** start PASSAGE PROVIDED **
Zille calls it a day after eight years as DA leader

Helen Zille in full cry at last year's DA's provincial congress in Gauteng. She announced on Sunday that she is calling it a day as party leader, but will see out her term as Western Cape Premier

Helen Zille in full cry at last year's DA's provincial congress in Gauteng. She announced on Sunday that she is calling it a day as party leader, but will see out her term as Western Cape Premier

Democratic Alliance leader Helen Zille will step down as party leader on May 9, but wants to complete her term as Western Cape premier until the next election in 2019.

The  surprise announcement was made after an unscheduled federal executive meeting held at the OR Tambo International Airport, with provincial and other party leaders summoned from around the country to be informed in person.

Zille told reporters that she had spent months wondering whether or not to stand for another term as party leader and had taken the decision on Thursday to call it a day. 

Since her election as DA leader in May 2007,  she knew that if she stood for subsequent re-election “the outside limit of my leadership term would be the 2017 congress”. “In the last few years I have often asked myself whether I should stay till then, or whether the party would benefit from fresh blood to remain exciting and relevant ....” 

She said that while next month might be slightly too early to step down, the greater risk was that May 2017 may be slightly too late. “And I would rather err on the side of being ahead of my time.”   Much of the job as party leader boiled down to decisions and actions informed by intuition, Zille said.

“One has to ‘read’ a situation and try to get as ‘close to the reality’ as possible before reaching a conclusion.”

A leader of a political party did this every day and was often bombarded by contradictory advice, Zille said. “And whether the decision turns out, over time, to have been right or wrong, there are always people who opposed it. That is the nature of politics.”
** end PASSAGE PROVIDED **
** start EXTRACTED ENTRIES **
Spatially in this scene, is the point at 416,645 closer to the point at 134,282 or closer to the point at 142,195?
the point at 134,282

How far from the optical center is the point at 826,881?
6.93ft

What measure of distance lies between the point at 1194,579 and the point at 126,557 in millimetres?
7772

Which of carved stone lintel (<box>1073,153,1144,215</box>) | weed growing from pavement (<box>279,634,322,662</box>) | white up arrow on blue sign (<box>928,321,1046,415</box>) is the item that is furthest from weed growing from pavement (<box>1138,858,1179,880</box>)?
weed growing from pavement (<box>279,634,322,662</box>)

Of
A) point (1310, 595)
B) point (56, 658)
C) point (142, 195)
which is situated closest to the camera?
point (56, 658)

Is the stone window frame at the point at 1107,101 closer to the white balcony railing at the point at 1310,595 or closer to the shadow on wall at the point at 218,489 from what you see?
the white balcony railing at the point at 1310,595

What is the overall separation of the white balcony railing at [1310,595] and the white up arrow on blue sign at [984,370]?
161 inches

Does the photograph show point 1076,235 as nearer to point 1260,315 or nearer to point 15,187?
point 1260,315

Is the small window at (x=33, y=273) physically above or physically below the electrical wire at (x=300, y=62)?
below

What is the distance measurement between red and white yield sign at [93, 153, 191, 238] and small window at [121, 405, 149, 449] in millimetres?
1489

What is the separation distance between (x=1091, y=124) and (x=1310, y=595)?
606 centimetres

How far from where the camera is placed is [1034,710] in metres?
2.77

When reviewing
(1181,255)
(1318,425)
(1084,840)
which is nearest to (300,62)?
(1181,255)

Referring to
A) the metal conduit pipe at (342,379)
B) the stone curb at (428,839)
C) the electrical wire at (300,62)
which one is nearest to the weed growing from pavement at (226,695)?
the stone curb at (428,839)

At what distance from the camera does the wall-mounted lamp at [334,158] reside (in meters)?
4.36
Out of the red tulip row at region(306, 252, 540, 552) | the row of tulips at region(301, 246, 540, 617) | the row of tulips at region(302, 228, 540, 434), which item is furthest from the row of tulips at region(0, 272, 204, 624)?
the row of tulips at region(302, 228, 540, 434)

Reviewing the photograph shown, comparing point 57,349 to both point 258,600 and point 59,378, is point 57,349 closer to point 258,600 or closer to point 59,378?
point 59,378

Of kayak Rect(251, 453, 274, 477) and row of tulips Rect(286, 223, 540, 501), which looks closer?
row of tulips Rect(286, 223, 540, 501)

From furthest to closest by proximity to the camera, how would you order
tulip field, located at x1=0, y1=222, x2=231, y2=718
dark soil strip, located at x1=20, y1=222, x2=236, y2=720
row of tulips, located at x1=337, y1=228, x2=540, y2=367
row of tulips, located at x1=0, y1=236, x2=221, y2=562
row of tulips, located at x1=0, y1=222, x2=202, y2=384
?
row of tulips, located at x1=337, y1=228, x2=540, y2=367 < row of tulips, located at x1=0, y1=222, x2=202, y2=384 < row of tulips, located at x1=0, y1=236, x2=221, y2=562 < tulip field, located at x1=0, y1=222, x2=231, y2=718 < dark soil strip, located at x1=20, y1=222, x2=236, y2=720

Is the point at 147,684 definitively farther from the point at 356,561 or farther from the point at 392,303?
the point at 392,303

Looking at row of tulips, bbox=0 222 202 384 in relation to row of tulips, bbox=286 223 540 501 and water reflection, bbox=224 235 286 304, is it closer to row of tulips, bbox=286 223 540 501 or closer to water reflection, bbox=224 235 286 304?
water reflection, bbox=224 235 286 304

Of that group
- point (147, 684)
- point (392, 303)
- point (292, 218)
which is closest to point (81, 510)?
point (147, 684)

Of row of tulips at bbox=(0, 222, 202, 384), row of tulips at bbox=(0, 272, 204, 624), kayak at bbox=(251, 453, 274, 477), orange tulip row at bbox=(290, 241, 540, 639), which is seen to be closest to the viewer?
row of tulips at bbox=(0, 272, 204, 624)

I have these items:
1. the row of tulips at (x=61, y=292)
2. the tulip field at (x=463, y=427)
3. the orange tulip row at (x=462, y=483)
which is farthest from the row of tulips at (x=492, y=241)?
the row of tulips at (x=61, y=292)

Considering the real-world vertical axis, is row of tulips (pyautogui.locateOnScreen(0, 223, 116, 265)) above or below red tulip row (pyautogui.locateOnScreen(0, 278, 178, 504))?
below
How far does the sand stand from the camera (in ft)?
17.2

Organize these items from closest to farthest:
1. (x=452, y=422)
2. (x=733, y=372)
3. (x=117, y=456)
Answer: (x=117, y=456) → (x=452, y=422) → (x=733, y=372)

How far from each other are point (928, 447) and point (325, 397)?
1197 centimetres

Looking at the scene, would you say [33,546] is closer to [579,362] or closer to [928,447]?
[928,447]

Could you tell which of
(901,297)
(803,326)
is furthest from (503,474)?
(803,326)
** end EXTRACTED ENTRIES **
→ WHAT THIS TASK INVOLVES
List every place named in the article about Helen Zille stepping down as DA leader. The data is separate from the article and unrelated to it.

→ SOLVED EXERCISE
Gauteng, Western Cape, OR Tambo International Airport